I watched the old favorites:  Bugs Bunny, Elmer Fudd, Popeye and Mickey Mouse.  But a new form of cartoons came about, the serial comedy shows.  Rather than just a five or ten minute adventure “hunting wabbits,” these cartoons were like the evening family shows, Father Knows Best, The Donna Reed Show, and of course Leave it to Beaver.  In 1960 a show about a family in the Stone Age, the Flinstones began, and in 1962, The Jetsons.

The Jetsons

The Jetsons was the story of a normal family in the year 2062.  Father George worked in a “white collar” job at the Spacely Space Sprocketts.  Jane, his wife, lived a middle class life, shopping and taking care of the home (with the help of various robots).  Daughter Judy was in high school, and son Elroy was in elementary school.

The show set the tone for what the future would look like.  The Jetsons lived in an apartment on stilts high in the clouds, and drove air cars from place to place.  All the sidewalks were moving, and most of the time, in fact almost all of the time was spent “in the air”.  The ground was still there, it was where homeless folks (called hobos back then) wandered, the stilt-like apartments had foundations, and birds stayed because the sky was too full.

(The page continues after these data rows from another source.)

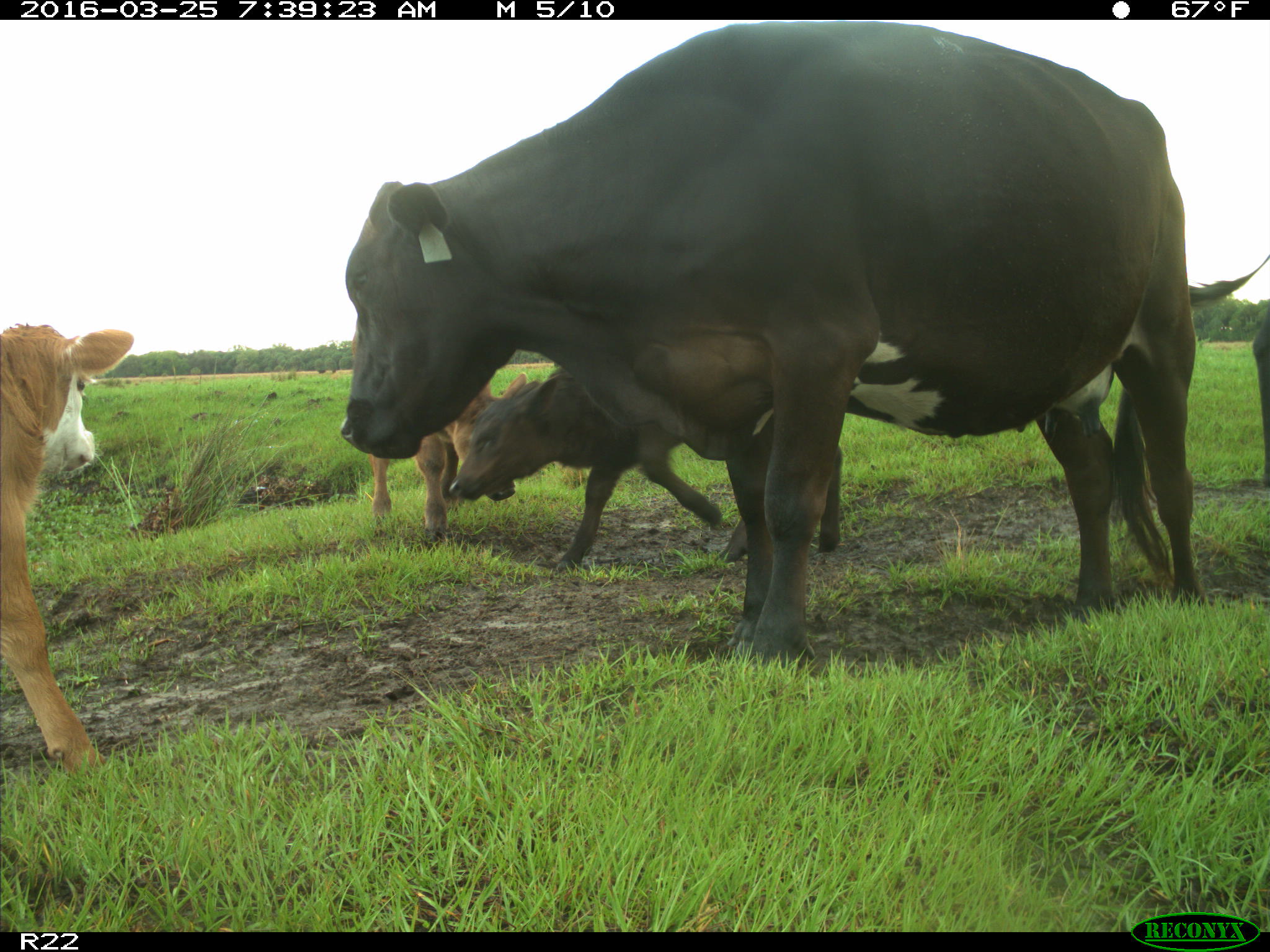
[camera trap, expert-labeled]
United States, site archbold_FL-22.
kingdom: Animalia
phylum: Chordata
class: Mammalia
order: Artiodactyla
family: Bovidae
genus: Bos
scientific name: Bos taurus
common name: domestic cow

We didn’t really know why the “middle class” moved up into the sky.  But we did get a cartoon version of what the future should look like.  Now, more than half way there, we are still waiting for our flying cars.

But there’s a lot of other cartoon “predictions” that are now matter of fact.  While we don’t yet have “Rosie” the robot maid, we are well on the way with robot vacuum cleaners and digitally controlled homes.  And maybe the Jetsons foreshadowed climate change, as they abandon the flooded or droughted earth to the homeless and move into the clouds.  

Wrist Radios

But the most predictive show was Dick Tracy.  This cartoon started as a comic strip about a detective who from 1946 on had a “wrist radio,” a watch that he could use to communicate to others on his team.  In 1964 the cartoon series debuted a “wrist TV”.  Well we got those.  Apple Watch has all of those traits, and even folks older than me are wearing them.  I’ve resisted that temptation; it’s just one more thing that I need reading glasses for.

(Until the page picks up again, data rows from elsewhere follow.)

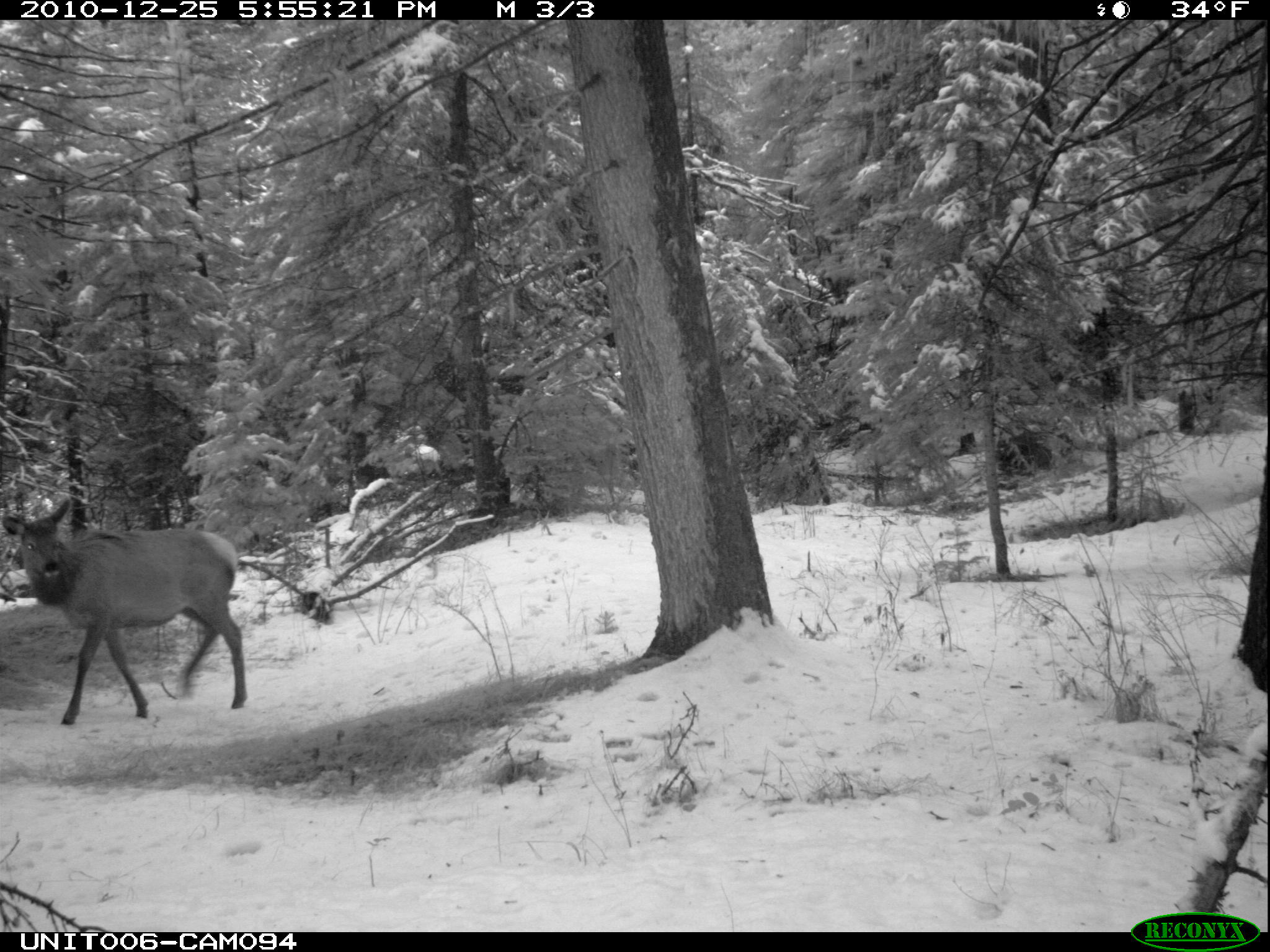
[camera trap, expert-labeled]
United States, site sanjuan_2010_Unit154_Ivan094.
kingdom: Animalia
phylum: Chordata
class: Mammalia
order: Artiodactyla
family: Cervidae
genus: Cervus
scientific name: Cervus elaphus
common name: red deer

But we are all carrying greater computing power in our pockets (and on our wrists) than any of us could access as late as twenty years ago.  It’s hard to imagine that the Apollo moon rockets, or the Space Shuttles, had less computing power than we all carry with us everyday. 

It Comes Around

What else has the “future wrought?”  Well, what’s a “long distance” call, in our age where we expect absolute connection with each other at all times?  And while today we have Uber Eats and Grub-Hub, back while I was watching the Jetsons we had milk and bread, ice cream and chips (Charlie Chips) delivered to the house several times a week.

Wires are gone.  My TV’s aren’t even hooked to cable anymore; I’ve “cut” away to use a streaming service.  It’s a bit of irony; I remember my television industry father talking about how the hundreds of cable channels would crowd out broadcast television.  He worried that the “stations” would get chased out of business.  Today those channels still exist, but cable service is getting relegated to a “pipeline” role.  Programming has passed onto the “streamers,” Netflix, Hulu, Amazon and the like.  

Connections

And what have we lost?  When my father passed away a few years ago, I cleaned out his home office (I’m writing this essay on his executive desk, shoe-horned into my home office now).  I found files of professional letters between the executives in his industry, congratulating each other on achievements, promotions, or anniversaries.  Typed by their secretaries, dictated either live or on “Dictaphones,” these courteous notes on onion skin paper were markers of a more “proper” time. 

Today, maybe it’s an email, or more likely a text.  We’ve lost the “class” by saving the time and effort.   And maybe we’ve lost those connections to each other as well.

So here we are in the “future”, 2020.  We are more connected, and somehow more isolated.  We are webbed into the world, but less present to each other.  And we are certainly more vulnerable as our pipeline for information gets narrowed to what can fit into ten seconds, in our pocket, or on our wrists.